Une banque de gestes qui peut rapporter gros. Un capital inestimable même. Les Journées de danse contemporaine suisse réunissent jusqu’à samedi à Genève quelque dix-huit chorégraphes, parmi les plus affûtés du pays. Leurs pièces ont été sélectionnées dans un panier de 140 spectacles par un jury composé de cinq personnalités, dont Claude Ratzé, directeur de l’Association pour la danse contemporaine à Genève et La Ribot, artiste d’origine espagnole toujours singulière. L’occasion est belle pour le curieux de se frotter à des corps électrisants, mais aussi à des visions du monde souvent renversantes. 

Que faut-il voir? Elementen III d’abord, la nouvelle création de Cindy Van Acker, avec le Ballet du Grand Théâtre - ce mercredi soir en ouverture de ces Journées. D’un côté, une artiste qui reformule les lois du mouvement, de l’autre une compagnie virtuose. Dans une veine excentrique, il ne faudra pas manquer les nouvelles Pièces distinguées de La Ribot - au Théâtre du Grütli. Sur le fil des sujets qui troublent,  la jeune Tabea Martin propose à un public d’ados Pink for Girls and Blue for Boys - au Point Favre à Chêne-Bourg. Ceux qui ont aimé Pina, le film en 3D de Wim Wenders sur Pina Bausch, se laisseront aspirer par Womb –«utérus» en anglais cette fugue psychédélique conçue par Gilles Jobin, avec un décor de la plasticienne Sylvie Fleury et une musique de Franz Treichler - au Ciné 17.

«Un Graal pour les artistes sélectionnés»

Mais ces Journées ne constituent pas seulement un best of. Elles ont une autre fonction, économique. «Leur objectif est de promouvoir cette création auprès de programmateurs nationaux et internationaux», explique Boris Brüderlin, nouveau directeur de Reso - Réseau danse suisse, qui organise ce rendez-vous. Quelque 325  directeurs de théâtre et curateurs sont ainsi attendus, invités grâce au soutien de Pro Helvetia. Certains viennent de loin, de Corée du Sud, de Singapour, d’Inde ou du Canada, d’autres de France et d’Allemagne. «Pour les artistes sélectionnés, cette plateforme est un Graal, elle peut ouvrir des débouchés», complète Claude Ratzé, même si il est difficile d’en mesurer les retombées.

Genève, capitale suisse de la danse

Quelles tendances révèle cette sélection? D’abord une extraordinaire diversité, souligne Claude Ratzé. Rien de commun, par exemple, entre Je danse parce que je me méfie des mots,  confidence théâtrale étourdissante offerte par l’ardente Kaori Ito, et Inaudible, suite de pas fougueux et lyriques conçus par Thomas Hauert. Ensuite, une dominante nette de la Suisse romande: sur dix-huit spectacles, onze sont francophones. «Le soutien à la danse contemporaine est plus fort en Suisse romande qu’en Suisse alémanique, explique Claude Ratzé. Avec l’appui de Pro Helvetia, Genève a par exemple fidélisé un certain nombre de compagnies.»

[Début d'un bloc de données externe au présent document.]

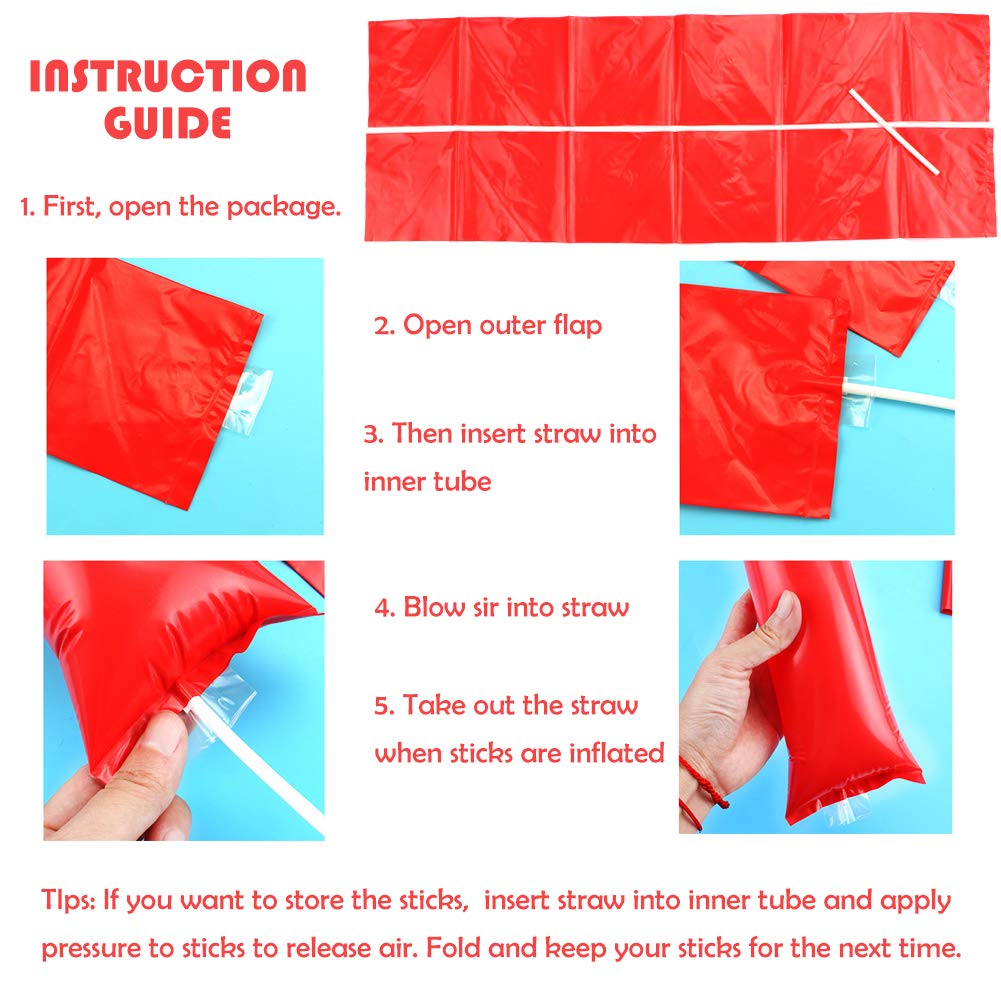 INSTRUCTION GUIDE

1. First, open the package.

2. Open outer flap

3. Then insert straw into inner tube

4. Blow sir into straw

5. Take out the straw when sticks are inflated

TIps: If you want to store the sticks, insert straw into inner tube and apply pressure to sticks to release air. Fold and keep your sticks for the next time.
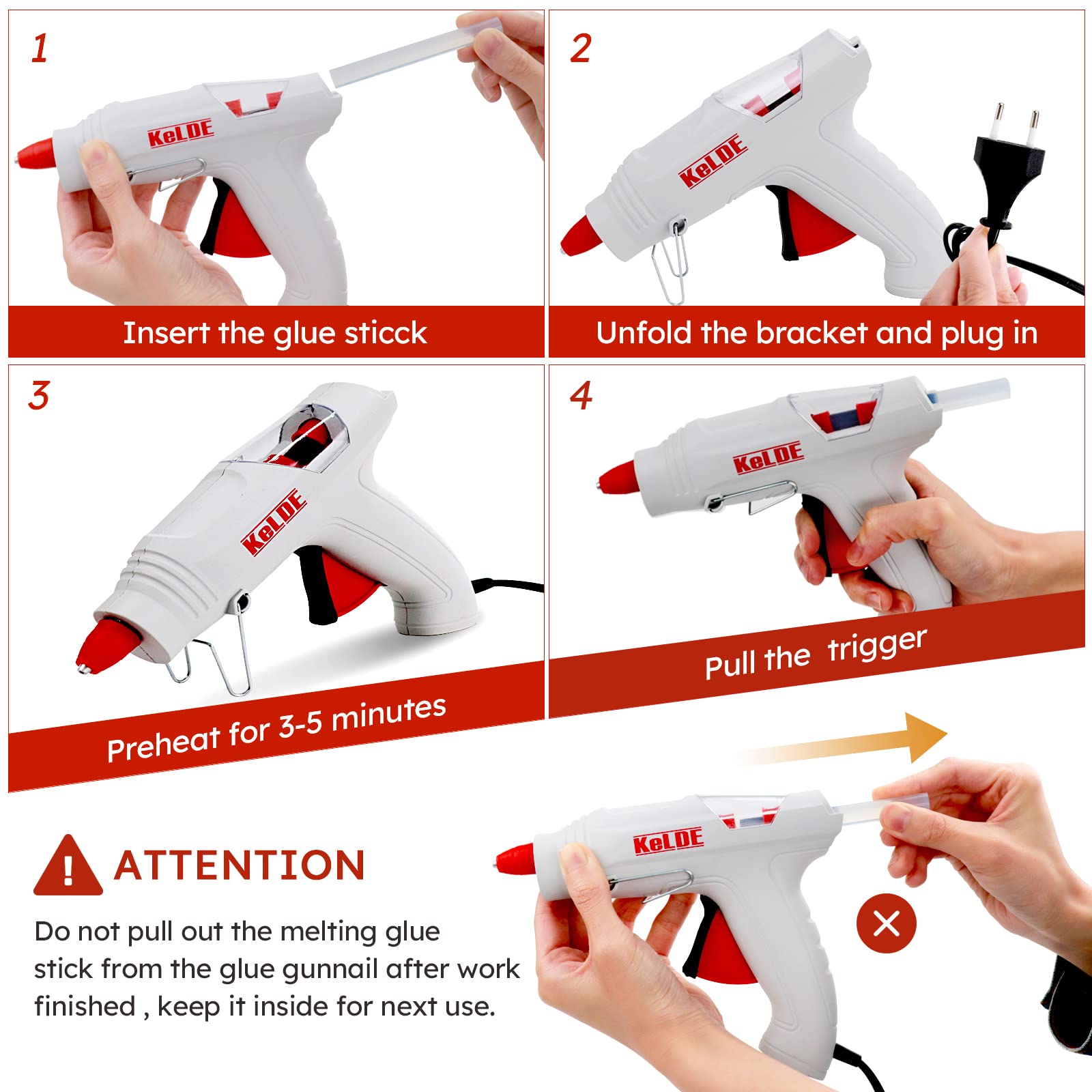 1

KeLDE

Insert the glue sticck

2

KeLDE

Unfold the bracket and plug in

3

KeLDE

Preheat for 3-5 minutes

4

KeLDE

Pull the trigger

ATTENTION

Do not pull out the melting glue stick from the glue gunnail after work finished , keep it inside for next use.

KeLDE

Archive: en 2006, Un pas décisif pour la danse en Suisse

Dans les foyers des douze théâtres associés à l'événement, les semelles des spectateurs seront éoliennes et ferventes. Insérées dans la programmation du festival Antigel, ces Journées devraient appâter les foules et des journalistes de partout. Un peu à l'écart, dans des studios, des chorégraphes lèveront le voile sur le prototype d’une prochaine pièce. Des curateurs et producteurs potentiels soupèseront l'intelligence du geste. On appelle ça des salons d’artistes. Jusqu’à samedi, Genève confirmera qu’elle est bien la place forte helvétique du mouvement. C'est un sacré capital. 


Journées de danse contemporaine suisse, jusqu'au 4 février.